Besides being Handel’s first exercise in operatic composition, Almira (1704) is a notable, if slightly eccentric work for several reasons. Various styles and languages are mixed, with the opera including both German and Italian arias, as well as vocal dance numbers, da capo pieces and instrumental ballet inserts. The result is a colourful and surprisingly unified mixture, and the melodic signatures that we consider so typical of Handel are already recognizable.

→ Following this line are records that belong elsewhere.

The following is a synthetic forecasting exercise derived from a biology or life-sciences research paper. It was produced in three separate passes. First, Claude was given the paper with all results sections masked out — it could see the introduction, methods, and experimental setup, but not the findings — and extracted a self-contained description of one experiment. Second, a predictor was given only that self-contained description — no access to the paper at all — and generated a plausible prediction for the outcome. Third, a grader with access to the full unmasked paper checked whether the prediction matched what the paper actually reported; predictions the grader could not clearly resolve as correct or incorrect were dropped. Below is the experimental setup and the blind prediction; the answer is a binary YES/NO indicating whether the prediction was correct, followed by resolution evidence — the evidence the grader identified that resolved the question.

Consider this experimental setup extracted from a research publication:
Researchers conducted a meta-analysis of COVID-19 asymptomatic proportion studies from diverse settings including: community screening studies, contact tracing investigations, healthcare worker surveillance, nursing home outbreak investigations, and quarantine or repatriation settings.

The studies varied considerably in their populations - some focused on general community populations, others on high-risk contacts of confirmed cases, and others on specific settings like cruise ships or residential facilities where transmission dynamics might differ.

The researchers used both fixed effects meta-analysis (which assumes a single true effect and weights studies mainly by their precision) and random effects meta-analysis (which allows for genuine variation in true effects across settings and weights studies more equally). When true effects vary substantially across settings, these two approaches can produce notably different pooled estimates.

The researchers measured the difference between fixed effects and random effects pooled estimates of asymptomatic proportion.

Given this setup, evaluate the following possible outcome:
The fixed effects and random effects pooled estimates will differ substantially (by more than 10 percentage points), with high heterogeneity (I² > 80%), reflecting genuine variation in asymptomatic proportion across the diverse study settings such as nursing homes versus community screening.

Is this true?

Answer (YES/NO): NO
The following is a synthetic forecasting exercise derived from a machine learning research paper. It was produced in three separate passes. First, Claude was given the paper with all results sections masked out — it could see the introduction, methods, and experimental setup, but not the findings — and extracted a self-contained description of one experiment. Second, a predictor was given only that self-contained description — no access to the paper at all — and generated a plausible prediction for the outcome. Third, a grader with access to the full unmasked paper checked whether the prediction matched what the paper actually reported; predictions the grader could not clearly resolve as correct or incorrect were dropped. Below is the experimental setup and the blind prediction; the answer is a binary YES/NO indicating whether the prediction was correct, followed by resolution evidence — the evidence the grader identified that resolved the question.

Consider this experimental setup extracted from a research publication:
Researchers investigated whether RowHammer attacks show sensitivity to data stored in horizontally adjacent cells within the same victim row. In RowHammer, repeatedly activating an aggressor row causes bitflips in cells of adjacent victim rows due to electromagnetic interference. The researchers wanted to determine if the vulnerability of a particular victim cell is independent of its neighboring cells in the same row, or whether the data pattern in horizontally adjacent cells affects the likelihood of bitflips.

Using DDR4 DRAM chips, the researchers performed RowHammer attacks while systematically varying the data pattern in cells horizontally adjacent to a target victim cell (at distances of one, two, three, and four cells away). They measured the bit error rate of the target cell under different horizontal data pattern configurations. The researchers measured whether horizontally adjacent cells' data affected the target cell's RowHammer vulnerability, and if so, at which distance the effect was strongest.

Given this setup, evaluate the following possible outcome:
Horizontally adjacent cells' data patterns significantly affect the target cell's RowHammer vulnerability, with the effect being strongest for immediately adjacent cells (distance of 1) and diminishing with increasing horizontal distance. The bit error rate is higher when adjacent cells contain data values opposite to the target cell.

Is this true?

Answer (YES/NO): NO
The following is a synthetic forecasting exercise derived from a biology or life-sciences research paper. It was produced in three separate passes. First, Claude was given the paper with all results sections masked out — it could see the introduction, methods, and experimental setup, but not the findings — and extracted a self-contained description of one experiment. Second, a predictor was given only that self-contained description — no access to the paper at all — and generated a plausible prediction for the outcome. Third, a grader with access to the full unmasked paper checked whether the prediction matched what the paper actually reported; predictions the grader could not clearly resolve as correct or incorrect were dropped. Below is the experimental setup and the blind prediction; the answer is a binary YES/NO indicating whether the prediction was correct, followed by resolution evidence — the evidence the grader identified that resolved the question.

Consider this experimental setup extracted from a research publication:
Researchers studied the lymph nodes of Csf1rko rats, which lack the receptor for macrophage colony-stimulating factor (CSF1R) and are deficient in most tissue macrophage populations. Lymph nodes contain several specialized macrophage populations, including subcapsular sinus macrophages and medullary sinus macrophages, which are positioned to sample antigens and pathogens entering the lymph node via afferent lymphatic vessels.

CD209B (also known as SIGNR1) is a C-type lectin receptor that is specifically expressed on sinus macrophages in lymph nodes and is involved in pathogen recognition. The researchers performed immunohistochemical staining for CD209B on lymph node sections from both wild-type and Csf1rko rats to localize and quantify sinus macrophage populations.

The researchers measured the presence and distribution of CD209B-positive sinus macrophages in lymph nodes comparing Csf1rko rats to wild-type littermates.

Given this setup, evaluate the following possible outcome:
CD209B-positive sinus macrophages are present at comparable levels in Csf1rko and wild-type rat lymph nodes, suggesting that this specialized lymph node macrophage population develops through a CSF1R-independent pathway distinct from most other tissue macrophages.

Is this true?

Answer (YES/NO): NO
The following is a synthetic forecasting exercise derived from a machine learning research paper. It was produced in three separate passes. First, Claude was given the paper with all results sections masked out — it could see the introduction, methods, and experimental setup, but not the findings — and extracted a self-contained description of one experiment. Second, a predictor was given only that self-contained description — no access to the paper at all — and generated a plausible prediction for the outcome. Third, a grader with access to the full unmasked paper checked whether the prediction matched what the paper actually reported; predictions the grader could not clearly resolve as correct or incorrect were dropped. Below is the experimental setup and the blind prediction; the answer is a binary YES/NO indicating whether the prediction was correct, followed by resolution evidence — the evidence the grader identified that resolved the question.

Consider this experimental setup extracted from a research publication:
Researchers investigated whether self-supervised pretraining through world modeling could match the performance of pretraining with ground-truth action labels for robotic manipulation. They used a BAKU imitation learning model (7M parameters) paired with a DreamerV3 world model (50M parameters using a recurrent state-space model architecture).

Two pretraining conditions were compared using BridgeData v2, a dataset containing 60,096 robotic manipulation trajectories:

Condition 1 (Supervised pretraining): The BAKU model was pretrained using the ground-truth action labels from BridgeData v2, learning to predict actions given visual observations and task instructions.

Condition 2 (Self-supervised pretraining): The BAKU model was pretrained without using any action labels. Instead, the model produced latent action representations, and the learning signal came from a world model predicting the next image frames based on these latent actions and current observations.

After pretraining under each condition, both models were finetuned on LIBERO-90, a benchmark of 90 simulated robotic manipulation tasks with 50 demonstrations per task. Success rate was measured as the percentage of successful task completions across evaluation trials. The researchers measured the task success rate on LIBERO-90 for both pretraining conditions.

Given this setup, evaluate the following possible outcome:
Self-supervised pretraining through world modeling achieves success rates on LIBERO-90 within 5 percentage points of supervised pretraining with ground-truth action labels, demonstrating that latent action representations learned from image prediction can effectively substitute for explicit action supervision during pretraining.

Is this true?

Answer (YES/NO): YES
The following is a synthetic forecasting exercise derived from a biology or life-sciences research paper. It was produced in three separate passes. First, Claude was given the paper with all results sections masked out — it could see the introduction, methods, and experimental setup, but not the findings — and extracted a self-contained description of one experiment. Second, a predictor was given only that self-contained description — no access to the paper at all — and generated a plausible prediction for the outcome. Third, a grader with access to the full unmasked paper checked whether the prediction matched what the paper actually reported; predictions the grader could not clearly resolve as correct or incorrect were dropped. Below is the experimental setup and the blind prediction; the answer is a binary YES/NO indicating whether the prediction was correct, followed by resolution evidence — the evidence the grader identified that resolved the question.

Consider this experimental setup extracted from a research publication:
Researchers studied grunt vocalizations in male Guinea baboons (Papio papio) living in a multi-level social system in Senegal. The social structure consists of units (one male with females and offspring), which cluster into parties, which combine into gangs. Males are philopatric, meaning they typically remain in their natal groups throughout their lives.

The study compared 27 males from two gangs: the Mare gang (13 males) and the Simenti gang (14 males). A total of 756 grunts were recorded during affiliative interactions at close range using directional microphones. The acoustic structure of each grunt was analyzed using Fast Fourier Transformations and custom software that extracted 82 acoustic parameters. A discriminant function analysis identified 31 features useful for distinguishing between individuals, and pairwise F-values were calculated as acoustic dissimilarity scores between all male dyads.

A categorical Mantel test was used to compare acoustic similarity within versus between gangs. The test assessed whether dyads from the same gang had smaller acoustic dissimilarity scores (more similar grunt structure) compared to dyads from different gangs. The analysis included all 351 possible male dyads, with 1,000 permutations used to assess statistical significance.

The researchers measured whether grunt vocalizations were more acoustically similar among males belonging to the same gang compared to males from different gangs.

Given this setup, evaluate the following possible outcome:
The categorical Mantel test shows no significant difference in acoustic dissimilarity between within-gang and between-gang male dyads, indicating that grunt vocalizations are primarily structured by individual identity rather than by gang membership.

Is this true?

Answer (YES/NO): NO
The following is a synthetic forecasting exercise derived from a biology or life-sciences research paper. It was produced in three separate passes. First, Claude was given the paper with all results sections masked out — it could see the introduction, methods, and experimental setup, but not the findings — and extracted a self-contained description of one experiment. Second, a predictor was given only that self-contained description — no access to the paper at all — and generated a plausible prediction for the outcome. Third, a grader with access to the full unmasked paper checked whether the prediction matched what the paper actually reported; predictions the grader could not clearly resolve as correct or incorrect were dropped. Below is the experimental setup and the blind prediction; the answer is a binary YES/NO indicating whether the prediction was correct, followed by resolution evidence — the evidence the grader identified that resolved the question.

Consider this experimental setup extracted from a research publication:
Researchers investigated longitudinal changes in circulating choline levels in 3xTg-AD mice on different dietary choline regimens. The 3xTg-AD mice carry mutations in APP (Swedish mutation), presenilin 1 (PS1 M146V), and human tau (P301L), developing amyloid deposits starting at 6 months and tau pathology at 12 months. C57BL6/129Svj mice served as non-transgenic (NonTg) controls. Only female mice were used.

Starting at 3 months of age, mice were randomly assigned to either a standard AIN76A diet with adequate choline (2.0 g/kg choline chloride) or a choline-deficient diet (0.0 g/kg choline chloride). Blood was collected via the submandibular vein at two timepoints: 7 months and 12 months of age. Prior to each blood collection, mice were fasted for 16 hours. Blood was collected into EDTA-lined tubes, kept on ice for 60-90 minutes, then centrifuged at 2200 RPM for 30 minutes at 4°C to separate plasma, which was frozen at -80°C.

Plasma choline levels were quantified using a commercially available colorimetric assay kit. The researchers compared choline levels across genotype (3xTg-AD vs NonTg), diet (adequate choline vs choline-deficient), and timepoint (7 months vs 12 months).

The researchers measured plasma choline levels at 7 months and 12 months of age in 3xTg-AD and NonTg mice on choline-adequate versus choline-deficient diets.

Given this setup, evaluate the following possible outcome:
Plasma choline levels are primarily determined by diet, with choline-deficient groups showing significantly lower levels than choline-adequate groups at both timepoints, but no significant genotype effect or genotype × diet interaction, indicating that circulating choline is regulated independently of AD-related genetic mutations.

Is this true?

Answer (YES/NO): NO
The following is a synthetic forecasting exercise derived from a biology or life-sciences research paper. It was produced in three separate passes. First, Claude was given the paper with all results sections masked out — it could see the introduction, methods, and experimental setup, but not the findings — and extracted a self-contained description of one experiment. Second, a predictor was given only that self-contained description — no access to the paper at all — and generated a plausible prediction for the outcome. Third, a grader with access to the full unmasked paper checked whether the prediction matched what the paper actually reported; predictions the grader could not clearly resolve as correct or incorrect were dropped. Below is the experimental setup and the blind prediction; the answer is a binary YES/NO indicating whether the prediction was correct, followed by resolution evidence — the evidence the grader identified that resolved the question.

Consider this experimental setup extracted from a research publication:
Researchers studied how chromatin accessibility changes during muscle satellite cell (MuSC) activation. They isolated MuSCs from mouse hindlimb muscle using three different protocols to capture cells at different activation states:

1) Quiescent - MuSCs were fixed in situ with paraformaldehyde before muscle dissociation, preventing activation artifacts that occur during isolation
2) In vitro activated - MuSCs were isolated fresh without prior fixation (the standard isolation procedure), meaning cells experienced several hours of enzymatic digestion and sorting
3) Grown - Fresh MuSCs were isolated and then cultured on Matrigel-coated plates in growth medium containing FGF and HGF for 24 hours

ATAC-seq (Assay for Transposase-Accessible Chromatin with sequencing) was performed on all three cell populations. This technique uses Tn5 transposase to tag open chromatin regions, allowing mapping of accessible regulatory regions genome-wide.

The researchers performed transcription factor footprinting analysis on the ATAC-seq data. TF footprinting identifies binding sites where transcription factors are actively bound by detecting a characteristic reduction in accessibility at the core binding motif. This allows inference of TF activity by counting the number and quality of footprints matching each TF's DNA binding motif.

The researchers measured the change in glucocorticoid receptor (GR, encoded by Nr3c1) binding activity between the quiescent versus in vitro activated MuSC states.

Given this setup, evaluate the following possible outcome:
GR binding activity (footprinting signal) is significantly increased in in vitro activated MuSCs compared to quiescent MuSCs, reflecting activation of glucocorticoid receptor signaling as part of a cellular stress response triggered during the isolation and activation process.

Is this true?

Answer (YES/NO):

This recording features an expert interpretation of this middle-Baroque work, as the Boston Early Music Festival Orchestra and soloists manage to synthesize Almira’s Venetian, German and French influences into a cohesive and convincing musical and dramatic product. The use of harpsichord and lute in the basso continuo section provides a temporal reference point, between theorbo-based Monteverdi and the later harpsichord- and organ-grounded works of Bach.

Although Handel’s later operas and oratorios receive the vast majority of modern performances, it is worthwhile to encounter an expertly performed edition of such an early work from such an esteemed composer. Much like Bach’s early chorale preludes, Almira reflects the effort of an already extraordinarily gifted musical mind, which continues to be developed and refined as the years progress. This opera’s apparent eccentricities aside (largely due to the traditions of the Hamburg opera, rather than Handel’s own innovation), Almira is a rewarding listen for all who appreciate the style and evolution of Baroque opera.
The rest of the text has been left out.